Thank you for your interest in contributing to dataframe, a Haskell dataframe library built for speed, clarity, and expressive data analysis. Contributions are welcome and encouraged! This guide will walk you through how to get started.
- How to Contribute
- Getting Started
- Documentation
- Filing Issues
- Submitting Pull Requests
- Community Expectations
You can contribute in many ways:
- Filing bug reports
- Suggesting new features or APIs
- Improving documentation
- Submitting code improvements or new functionality
- Writing benchmarks or performance test cases
- Helping triage issues or reviewing PRs
-
Clone the repo:
git clone https://github.com/mchav/dataframe.git cd dataframe -
Install dependencies:
We keep the library intentionally light on dependencies to make installation less painful. All you need to do is install Haskell via GHCup.
-
Code standards
- Prefer total functions and avoid partial ones unless necessary (with clear documentation).

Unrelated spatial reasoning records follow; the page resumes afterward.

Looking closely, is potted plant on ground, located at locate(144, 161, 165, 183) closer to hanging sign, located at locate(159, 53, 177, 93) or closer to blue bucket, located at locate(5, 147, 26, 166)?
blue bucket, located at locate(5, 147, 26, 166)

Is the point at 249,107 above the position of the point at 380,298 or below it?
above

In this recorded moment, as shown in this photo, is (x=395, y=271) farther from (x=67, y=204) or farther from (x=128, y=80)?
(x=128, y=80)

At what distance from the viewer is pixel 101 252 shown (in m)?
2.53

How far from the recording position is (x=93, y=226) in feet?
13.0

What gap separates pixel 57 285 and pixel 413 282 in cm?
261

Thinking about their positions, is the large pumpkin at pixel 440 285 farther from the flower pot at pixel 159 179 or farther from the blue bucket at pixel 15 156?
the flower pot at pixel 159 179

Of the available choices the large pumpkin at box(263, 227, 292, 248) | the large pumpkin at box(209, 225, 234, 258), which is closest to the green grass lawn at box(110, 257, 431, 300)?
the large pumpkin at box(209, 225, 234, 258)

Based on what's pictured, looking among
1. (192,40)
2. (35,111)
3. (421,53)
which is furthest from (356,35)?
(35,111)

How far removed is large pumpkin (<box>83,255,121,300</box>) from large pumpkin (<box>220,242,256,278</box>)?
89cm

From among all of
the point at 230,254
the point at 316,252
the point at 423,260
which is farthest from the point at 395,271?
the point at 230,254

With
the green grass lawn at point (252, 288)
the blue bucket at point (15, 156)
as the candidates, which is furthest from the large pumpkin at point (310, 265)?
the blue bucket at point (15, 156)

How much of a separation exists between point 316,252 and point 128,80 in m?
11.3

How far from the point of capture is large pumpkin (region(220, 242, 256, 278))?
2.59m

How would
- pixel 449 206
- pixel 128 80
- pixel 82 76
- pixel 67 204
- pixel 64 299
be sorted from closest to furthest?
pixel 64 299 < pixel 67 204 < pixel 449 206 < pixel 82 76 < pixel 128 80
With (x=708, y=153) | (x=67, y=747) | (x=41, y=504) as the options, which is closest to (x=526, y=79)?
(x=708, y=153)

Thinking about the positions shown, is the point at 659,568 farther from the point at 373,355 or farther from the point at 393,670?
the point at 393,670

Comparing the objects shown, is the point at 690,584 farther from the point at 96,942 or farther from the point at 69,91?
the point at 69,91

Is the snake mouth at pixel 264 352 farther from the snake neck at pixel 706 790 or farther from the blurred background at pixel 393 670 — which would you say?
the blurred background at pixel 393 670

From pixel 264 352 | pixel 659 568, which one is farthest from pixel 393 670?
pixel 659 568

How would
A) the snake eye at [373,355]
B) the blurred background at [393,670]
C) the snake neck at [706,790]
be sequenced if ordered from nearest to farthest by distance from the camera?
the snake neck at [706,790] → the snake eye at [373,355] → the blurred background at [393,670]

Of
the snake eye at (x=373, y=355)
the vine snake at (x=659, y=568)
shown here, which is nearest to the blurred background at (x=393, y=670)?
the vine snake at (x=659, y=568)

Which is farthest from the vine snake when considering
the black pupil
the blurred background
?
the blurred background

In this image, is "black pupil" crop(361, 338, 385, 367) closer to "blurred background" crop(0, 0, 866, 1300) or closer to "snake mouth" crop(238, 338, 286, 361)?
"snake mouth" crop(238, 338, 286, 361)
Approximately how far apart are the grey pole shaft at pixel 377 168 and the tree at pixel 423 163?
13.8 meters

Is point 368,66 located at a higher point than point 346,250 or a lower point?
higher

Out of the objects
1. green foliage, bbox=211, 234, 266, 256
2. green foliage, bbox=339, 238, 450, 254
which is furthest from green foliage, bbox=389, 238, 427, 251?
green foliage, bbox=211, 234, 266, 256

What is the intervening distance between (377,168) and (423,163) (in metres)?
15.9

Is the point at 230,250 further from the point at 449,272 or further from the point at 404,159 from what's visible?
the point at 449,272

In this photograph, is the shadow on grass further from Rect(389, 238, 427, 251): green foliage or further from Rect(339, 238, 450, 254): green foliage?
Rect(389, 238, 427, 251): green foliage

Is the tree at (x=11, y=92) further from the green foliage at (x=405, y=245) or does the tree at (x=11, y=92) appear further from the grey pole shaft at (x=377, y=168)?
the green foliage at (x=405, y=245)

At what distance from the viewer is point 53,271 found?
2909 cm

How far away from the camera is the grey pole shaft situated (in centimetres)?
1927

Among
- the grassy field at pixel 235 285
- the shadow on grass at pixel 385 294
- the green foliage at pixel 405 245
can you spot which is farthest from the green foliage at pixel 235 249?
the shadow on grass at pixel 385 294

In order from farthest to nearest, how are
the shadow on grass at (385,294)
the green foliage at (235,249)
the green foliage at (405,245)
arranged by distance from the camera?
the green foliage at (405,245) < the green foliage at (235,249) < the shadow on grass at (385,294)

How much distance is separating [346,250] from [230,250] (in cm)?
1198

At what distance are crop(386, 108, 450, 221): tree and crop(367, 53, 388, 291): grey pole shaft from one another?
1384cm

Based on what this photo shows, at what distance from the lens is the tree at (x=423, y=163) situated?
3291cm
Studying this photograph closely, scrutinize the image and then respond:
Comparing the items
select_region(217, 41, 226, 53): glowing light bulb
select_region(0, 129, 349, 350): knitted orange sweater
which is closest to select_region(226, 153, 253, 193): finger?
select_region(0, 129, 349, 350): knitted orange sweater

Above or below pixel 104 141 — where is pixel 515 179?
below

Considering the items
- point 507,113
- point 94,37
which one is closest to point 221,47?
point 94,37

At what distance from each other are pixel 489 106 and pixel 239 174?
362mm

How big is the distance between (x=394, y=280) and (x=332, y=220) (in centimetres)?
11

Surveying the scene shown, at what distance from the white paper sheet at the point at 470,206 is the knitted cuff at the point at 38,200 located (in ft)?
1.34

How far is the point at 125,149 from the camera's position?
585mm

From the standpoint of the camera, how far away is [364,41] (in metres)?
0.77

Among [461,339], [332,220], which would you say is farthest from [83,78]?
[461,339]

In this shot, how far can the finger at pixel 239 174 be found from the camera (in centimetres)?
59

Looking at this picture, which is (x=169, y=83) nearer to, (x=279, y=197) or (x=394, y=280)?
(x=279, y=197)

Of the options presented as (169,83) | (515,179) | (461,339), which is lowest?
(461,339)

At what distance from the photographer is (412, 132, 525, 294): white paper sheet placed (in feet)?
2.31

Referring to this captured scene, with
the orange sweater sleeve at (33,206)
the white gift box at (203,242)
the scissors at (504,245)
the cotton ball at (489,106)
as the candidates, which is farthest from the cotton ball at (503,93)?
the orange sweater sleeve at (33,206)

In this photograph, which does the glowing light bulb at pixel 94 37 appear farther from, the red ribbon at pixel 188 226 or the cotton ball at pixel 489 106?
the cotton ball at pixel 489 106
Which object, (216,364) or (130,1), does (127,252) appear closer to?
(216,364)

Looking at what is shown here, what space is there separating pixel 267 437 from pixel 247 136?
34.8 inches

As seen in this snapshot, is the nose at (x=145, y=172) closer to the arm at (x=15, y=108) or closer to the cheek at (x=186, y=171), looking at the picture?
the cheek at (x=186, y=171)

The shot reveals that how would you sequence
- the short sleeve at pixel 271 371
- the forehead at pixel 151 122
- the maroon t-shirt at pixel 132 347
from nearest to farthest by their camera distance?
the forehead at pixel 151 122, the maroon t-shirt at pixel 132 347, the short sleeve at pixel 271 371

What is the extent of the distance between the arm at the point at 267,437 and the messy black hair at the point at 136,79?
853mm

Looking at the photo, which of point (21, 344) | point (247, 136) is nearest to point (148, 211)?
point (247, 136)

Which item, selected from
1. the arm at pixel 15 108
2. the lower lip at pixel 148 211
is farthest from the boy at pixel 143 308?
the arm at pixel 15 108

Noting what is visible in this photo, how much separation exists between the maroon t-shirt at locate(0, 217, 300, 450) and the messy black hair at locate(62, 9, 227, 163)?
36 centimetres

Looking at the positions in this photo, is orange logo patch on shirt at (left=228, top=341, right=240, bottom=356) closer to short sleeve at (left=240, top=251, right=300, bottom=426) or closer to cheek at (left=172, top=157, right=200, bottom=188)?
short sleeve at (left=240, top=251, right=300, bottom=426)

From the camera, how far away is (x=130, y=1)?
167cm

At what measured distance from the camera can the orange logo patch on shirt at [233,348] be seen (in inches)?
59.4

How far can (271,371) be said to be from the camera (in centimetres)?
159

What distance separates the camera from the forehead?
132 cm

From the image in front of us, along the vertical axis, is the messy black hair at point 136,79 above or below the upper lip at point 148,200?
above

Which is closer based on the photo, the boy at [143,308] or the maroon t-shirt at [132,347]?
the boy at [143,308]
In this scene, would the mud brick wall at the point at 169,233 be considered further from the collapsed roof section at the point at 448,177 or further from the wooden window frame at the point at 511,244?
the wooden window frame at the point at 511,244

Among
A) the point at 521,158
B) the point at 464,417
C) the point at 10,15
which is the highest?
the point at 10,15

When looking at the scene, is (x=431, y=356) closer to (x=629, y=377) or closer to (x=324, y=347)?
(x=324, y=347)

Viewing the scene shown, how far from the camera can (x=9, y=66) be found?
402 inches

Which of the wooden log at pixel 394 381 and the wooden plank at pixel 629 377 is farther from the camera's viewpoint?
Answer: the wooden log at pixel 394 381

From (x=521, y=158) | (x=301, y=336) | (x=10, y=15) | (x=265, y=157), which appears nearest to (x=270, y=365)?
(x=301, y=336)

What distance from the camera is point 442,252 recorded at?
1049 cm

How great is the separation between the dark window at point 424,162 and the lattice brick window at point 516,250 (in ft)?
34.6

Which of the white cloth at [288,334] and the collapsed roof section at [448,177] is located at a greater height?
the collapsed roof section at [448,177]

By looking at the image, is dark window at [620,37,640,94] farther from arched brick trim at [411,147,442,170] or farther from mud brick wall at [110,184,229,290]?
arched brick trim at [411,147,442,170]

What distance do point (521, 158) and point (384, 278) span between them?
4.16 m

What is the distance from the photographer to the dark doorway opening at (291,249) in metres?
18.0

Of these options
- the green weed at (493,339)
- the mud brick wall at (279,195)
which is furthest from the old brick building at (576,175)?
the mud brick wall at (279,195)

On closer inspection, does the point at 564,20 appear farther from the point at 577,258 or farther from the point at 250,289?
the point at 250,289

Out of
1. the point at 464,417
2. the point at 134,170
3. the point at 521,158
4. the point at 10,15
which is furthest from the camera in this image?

- Use strict folds when applicable to avoid space leaks.
- Maintain performance discipline: avoid unnecessary allocations or intermediate structures.
- Please run
./scripts/presubmit.sh(or./scripts/lint.sh --fix) before submitting your code! - Code is formatted with Fourmolu. Both HLint and Fourmolu run in CI and must pass.
-
Testing We use HUnit and QuickCheck for unit and property-based tests. Add tests for new features under
test/. If you're fixing a bug, add a test that fails without your fix.- To test a change in the REPL run:
./script/repl.sh- Then in the terminal run
:script dataframe.ghci
- To test a change in the REPL run:
-
Documentation If you change the API please make sure to regenerate the docs using the files in
./docs/base_scripts. You generate them by running scripths:scripths ./docs/base_scripts/exploratory_data_analysis_primer.md > ./docs/exploratory_data_analysis_primer.md.
All public functions should have Haddock comments. If you're adding user-facing features, consider updating the README and examples/.
Please include:
- A short, clear title
- A minimal reproducible example (if applicable)
- What you expected to happen vs. what actually happened
- Your environment (OS, GHC version, etc.)
Feature suggestions are welcome too! Bonus points for a motivating use case.
- Fork the repo.
- Create a branch:
git checkout -b feature/my-awesome-feature - Make your changes and commit with a clear message.
- Push to your fork and open a PR.
Please include:
- A tag (usually
feat,documentation,refactoretc). - A description of the problem and solution.
- Benchmarks or reasoning if the change impacts performance.
- Tests and documentation where applicable.
All PRs should pass the CI and be reviewed before merging.
We strive to maintain a respectful, inclusive, and collaborative environment. Be kind, curious, and constructive in your discussions.